Our Bonita Springs retro logo carries Florida's alligator and the date "1845" stamped beneath, for the year Florida became the 27th state of the Union. The black-and-white styling is retro, in the vocabulary of crate labels, mid-century beach signage, and the painted wooden roadside placards that once stood along Old 41 between the Liles Hotel and the Wonder Gardens. The alligator and the date do the work of placing the design in the founding generation of the state — and the city that grew up as a U.S. Army survey camp on a quiet southwest-flowing river, was rebranded by Tennessee investors in 1912, and has carried one of Florida's oldest roadside attractions through every decade since 1936.

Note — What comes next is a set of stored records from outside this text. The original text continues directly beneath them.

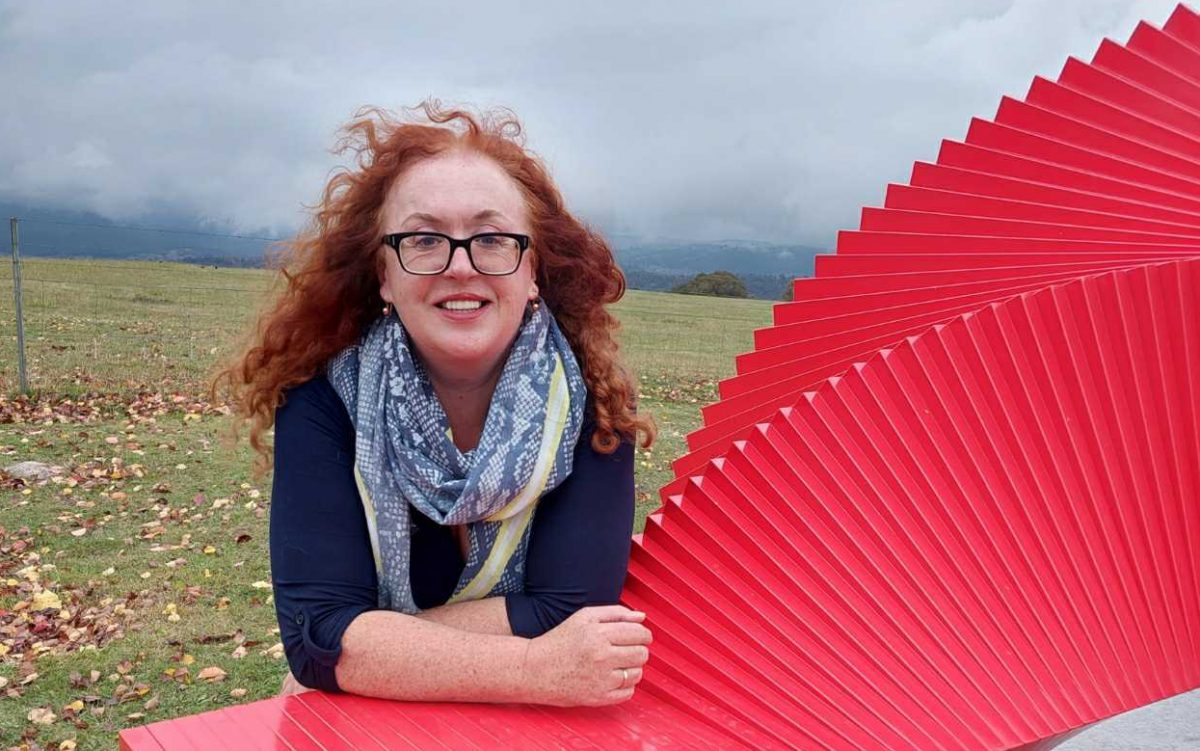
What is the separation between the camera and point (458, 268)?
206 cm

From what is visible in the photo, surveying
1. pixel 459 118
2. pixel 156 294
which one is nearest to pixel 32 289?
pixel 156 294

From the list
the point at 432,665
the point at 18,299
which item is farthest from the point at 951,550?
the point at 18,299

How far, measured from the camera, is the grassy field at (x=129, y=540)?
3.99m

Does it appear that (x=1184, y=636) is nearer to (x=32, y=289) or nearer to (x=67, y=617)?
(x=67, y=617)

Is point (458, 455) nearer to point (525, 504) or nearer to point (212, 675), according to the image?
point (525, 504)

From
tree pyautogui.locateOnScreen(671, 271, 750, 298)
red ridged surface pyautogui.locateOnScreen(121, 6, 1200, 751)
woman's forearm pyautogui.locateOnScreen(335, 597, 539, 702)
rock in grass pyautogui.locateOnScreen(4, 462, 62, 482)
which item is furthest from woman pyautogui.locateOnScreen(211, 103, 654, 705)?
tree pyautogui.locateOnScreen(671, 271, 750, 298)

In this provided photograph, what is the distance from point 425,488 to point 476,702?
1.41 ft

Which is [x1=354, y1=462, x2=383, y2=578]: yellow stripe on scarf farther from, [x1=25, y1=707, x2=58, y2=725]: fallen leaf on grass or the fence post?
the fence post

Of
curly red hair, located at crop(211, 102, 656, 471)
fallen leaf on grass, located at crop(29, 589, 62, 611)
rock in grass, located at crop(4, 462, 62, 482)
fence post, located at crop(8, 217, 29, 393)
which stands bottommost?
fallen leaf on grass, located at crop(29, 589, 62, 611)

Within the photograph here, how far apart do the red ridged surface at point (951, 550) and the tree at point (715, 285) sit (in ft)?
144

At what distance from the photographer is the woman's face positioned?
2092mm

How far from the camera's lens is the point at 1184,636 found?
7.84 feet

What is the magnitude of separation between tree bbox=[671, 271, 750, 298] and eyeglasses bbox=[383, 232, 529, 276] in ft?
147

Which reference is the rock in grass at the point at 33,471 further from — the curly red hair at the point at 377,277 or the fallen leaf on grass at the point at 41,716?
the curly red hair at the point at 377,277
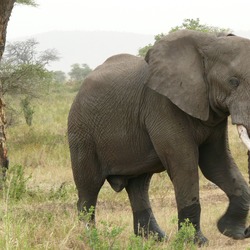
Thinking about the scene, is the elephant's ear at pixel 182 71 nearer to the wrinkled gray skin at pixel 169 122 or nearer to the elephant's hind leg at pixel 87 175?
the wrinkled gray skin at pixel 169 122

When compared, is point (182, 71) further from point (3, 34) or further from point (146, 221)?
point (3, 34)

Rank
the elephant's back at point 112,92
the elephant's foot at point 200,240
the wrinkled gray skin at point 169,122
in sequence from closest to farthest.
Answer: the wrinkled gray skin at point 169,122
the elephant's foot at point 200,240
the elephant's back at point 112,92

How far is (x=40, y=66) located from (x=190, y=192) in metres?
11.6

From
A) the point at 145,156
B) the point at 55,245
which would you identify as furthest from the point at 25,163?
the point at 55,245

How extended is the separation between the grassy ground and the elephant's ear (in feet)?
3.07

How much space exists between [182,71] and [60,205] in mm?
2570

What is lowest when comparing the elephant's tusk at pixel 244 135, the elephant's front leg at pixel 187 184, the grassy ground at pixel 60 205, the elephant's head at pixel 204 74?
the grassy ground at pixel 60 205

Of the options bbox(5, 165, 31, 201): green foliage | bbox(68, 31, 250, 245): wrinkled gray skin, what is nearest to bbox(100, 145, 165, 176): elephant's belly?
bbox(68, 31, 250, 245): wrinkled gray skin

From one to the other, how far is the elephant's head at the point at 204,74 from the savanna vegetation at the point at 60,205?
0.94m

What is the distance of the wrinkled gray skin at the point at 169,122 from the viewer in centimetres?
507

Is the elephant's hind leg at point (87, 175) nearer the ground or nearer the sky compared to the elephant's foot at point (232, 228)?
nearer the sky

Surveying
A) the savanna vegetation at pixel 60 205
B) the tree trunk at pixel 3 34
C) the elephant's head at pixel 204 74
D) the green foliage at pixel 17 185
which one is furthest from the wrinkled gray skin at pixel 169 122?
the tree trunk at pixel 3 34

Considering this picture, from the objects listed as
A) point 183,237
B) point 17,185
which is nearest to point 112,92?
point 183,237

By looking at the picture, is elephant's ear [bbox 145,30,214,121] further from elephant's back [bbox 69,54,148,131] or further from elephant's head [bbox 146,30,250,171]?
elephant's back [bbox 69,54,148,131]
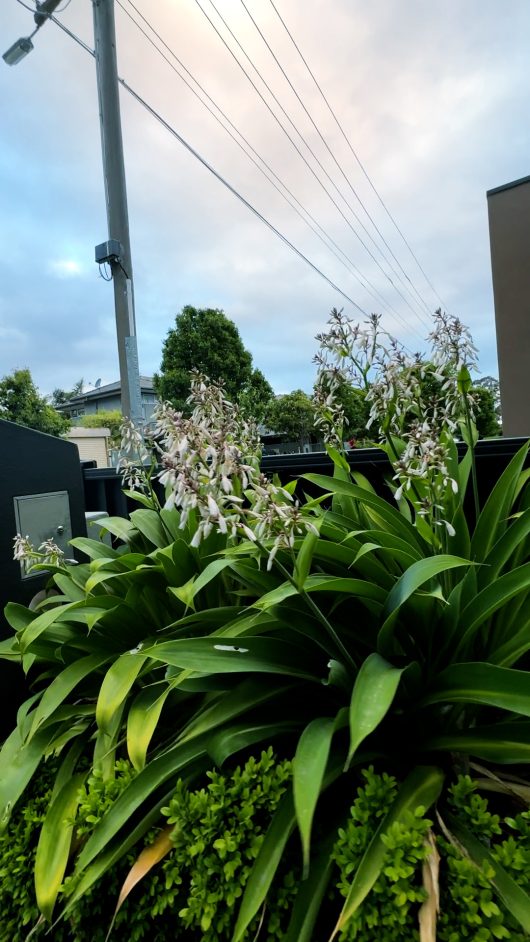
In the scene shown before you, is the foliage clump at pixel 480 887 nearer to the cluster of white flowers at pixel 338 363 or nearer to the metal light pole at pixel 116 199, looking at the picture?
the cluster of white flowers at pixel 338 363

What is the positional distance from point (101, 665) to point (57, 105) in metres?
10.1

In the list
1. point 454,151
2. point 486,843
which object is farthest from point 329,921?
point 454,151

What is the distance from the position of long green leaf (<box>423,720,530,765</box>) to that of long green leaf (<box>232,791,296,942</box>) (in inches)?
A: 14.3

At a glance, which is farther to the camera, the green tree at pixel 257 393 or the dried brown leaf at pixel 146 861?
the green tree at pixel 257 393

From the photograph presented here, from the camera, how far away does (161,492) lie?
3.41m

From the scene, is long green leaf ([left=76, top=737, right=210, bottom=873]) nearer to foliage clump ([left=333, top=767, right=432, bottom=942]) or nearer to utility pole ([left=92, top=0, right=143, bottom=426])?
foliage clump ([left=333, top=767, right=432, bottom=942])

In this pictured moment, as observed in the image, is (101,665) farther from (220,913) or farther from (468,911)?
(468,911)

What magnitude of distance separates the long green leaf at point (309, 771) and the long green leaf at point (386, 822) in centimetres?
9

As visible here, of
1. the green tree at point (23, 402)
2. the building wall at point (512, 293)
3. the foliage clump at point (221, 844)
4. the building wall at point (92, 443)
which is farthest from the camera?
the building wall at point (92, 443)

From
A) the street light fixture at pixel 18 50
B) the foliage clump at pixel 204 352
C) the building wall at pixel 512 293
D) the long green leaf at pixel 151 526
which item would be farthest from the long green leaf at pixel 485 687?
the foliage clump at pixel 204 352

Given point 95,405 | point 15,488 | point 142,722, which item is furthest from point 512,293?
point 95,405

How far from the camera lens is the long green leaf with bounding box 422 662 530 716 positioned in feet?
3.15

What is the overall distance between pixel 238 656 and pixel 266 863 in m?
0.38

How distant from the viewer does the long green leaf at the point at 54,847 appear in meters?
1.05
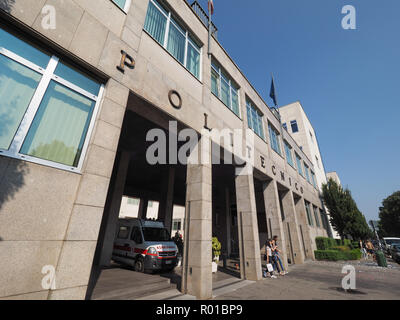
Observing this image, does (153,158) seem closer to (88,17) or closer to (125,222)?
(125,222)

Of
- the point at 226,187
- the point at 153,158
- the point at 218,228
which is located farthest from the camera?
the point at 218,228

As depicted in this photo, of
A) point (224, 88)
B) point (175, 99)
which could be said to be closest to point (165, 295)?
point (175, 99)

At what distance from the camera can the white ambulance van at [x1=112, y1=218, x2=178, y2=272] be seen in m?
9.51

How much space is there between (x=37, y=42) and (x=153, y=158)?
10.4 meters

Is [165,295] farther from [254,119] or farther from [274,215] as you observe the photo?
[254,119]

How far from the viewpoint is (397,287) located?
835cm

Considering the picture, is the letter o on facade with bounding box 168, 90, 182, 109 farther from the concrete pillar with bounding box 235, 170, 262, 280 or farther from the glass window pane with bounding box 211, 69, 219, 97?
the concrete pillar with bounding box 235, 170, 262, 280

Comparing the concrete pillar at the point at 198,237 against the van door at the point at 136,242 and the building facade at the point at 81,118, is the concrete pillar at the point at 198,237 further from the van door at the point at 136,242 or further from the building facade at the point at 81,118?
the van door at the point at 136,242

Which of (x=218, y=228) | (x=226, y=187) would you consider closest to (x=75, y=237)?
(x=226, y=187)

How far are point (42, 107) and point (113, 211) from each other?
9461mm

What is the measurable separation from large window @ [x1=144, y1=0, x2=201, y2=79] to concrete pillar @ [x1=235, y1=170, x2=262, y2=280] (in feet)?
22.0

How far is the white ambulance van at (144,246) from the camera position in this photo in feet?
31.2

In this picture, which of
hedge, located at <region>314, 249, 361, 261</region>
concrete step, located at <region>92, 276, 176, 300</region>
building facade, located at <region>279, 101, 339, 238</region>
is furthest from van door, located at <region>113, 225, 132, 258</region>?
building facade, located at <region>279, 101, 339, 238</region>
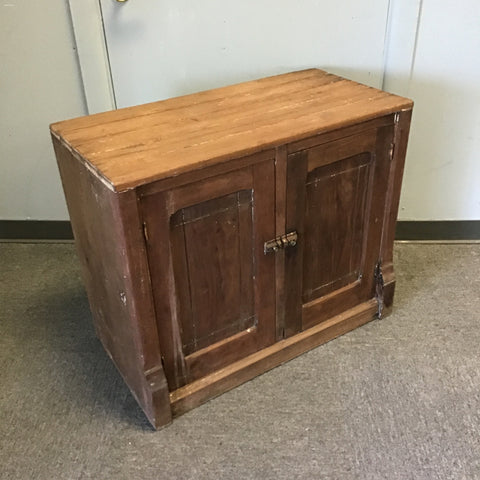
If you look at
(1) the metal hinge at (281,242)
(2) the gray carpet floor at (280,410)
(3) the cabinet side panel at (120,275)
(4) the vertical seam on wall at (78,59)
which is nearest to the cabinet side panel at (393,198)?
(2) the gray carpet floor at (280,410)

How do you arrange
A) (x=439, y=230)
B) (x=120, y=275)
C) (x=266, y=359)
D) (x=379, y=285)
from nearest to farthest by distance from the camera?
(x=120, y=275) → (x=266, y=359) → (x=379, y=285) → (x=439, y=230)

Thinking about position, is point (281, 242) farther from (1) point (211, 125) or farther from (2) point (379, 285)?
(2) point (379, 285)

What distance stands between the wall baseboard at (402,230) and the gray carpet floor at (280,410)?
1.05 ft

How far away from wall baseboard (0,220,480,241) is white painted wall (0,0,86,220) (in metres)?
0.03

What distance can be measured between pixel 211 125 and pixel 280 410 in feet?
2.51

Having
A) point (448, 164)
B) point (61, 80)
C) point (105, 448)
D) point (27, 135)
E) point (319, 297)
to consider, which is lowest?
point (105, 448)

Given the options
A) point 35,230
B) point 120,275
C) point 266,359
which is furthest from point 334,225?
point 35,230

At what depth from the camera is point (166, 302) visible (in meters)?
1.40

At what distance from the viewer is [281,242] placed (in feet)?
4.97

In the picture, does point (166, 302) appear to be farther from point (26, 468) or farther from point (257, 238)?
point (26, 468)

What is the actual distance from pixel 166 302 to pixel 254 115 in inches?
20.6

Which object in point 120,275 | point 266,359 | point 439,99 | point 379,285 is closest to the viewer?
point 120,275

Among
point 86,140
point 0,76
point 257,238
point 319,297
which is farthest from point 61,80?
point 319,297

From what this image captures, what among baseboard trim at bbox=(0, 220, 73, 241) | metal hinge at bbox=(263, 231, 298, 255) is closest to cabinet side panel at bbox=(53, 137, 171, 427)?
metal hinge at bbox=(263, 231, 298, 255)
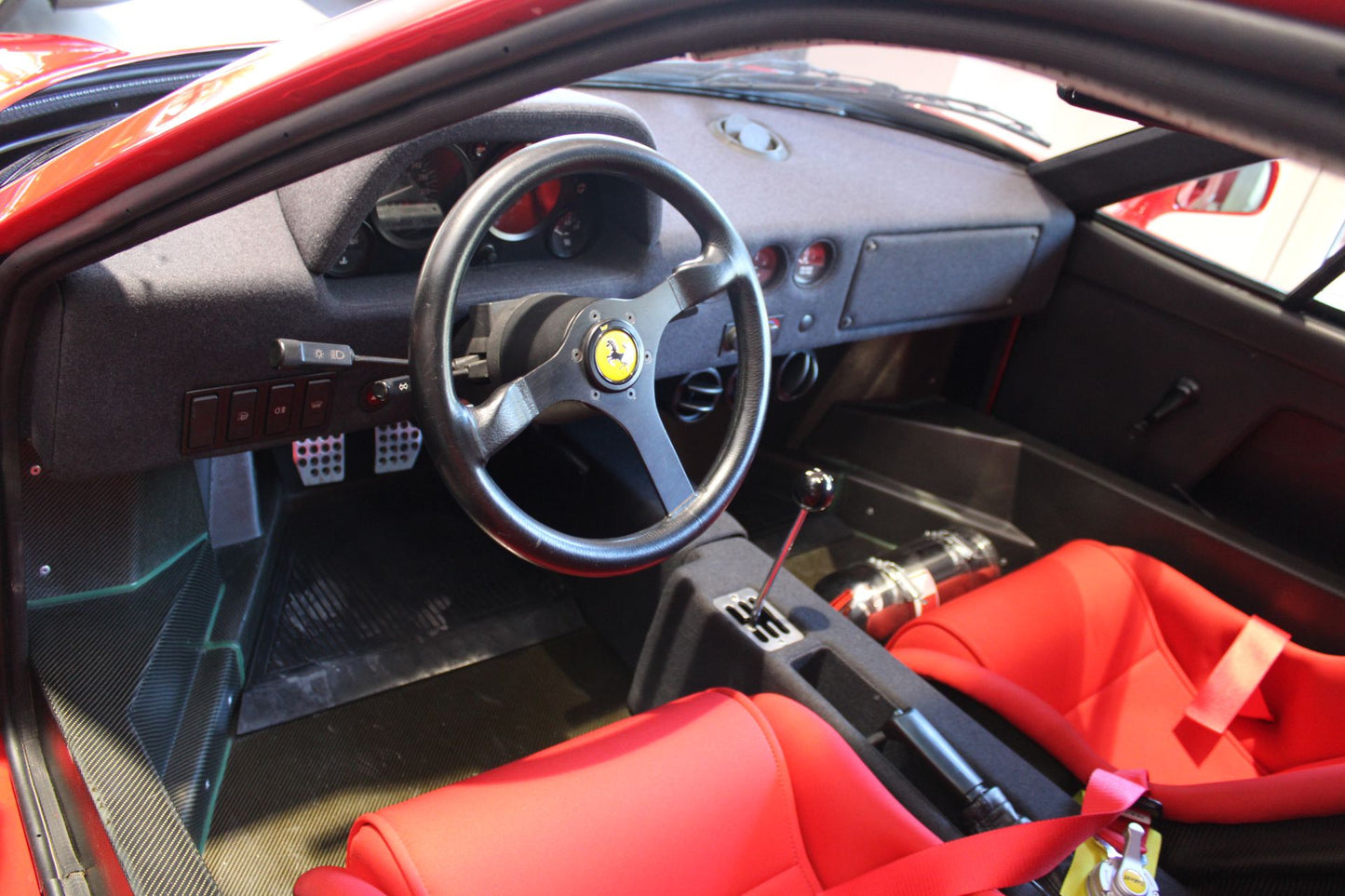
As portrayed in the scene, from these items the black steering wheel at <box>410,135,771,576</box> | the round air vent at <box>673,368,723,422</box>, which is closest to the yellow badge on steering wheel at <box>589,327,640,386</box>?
the black steering wheel at <box>410,135,771,576</box>

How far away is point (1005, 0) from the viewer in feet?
1.50

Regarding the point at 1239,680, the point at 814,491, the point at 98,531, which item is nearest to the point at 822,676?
the point at 814,491

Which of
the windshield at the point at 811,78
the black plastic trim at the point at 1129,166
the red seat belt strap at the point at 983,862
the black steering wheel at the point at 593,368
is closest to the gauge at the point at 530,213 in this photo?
A: the black steering wheel at the point at 593,368

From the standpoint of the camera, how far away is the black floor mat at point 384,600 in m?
1.65

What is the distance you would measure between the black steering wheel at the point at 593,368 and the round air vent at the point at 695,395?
60 centimetres

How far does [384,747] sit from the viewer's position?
1558 millimetres

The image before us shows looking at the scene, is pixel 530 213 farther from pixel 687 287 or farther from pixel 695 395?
pixel 695 395

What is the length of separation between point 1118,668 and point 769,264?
0.96m

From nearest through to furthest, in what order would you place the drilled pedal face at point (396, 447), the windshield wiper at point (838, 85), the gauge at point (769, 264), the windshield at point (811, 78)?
the windshield at point (811, 78) → the gauge at point (769, 264) → the drilled pedal face at point (396, 447) → the windshield wiper at point (838, 85)

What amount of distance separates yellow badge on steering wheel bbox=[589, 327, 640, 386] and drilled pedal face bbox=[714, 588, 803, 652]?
47 cm

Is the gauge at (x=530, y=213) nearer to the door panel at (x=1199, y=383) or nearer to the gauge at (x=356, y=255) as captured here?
the gauge at (x=356, y=255)

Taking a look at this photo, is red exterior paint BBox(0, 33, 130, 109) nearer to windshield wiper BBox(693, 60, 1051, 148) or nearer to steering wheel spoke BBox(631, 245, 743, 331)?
steering wheel spoke BBox(631, 245, 743, 331)

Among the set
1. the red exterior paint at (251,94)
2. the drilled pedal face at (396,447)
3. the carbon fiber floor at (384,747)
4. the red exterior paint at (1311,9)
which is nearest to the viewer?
the red exterior paint at (1311,9)

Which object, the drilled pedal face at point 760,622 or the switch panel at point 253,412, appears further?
the drilled pedal face at point 760,622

The pioneer era began with Braxton Bragg Comer in the late 1880s and ran on small-grower citrus and tomato production through the freeze years and into the new century. The Tennessee investor J.H. Ragsdale and his Fort Myers partner Dan Farnsworth platted the town and rebranded the place in 1912 with names — Bonita Springs, Imperial River — that the developers thought would sell to settlers and winter visitors. The infrastructure followed in a fast four-step run: the 1917 road to Fort Myers, the 1920s Fort Myers Southern Branch of the Atlantic Coast Line Railroad, the 1926 Liles Hotel on the Imperial River — the building that today houses the Bonita Springs Historical Society after the City of Bonita Springs renovated it in 2006 — and the 1928 completion of the Tamiami Trail through town, which gave Bonita its long downtown spine along what is now Old 41.
Why People Visit Bonita Springs Florida
Bonita Springs offers the Imperial River corridor through downtown, the 1926 Liles Hotel and 1936 Wonder Gardens on Old 41, the public Gulf shoreline of Bonita Beach Park, the four-island Lovers Key State Park preserved by Florida in 1983, the Collier County dunes of Barefoot Beach Preserve north of Wiggins Pass, the Calusa shell-mound capital at Mound Key in Estero Bay, and the Tamiami Trail roadside-Florida lineage that runs from Tampa through Bonita to Miami. It is a Southwest Florida coastal river city built by U.S. Army surveyors, rebranded by Tennessee investors in 1912, and rebuilt twice in the modern era after Donna and Ian. On the Paradise Coast since 1912.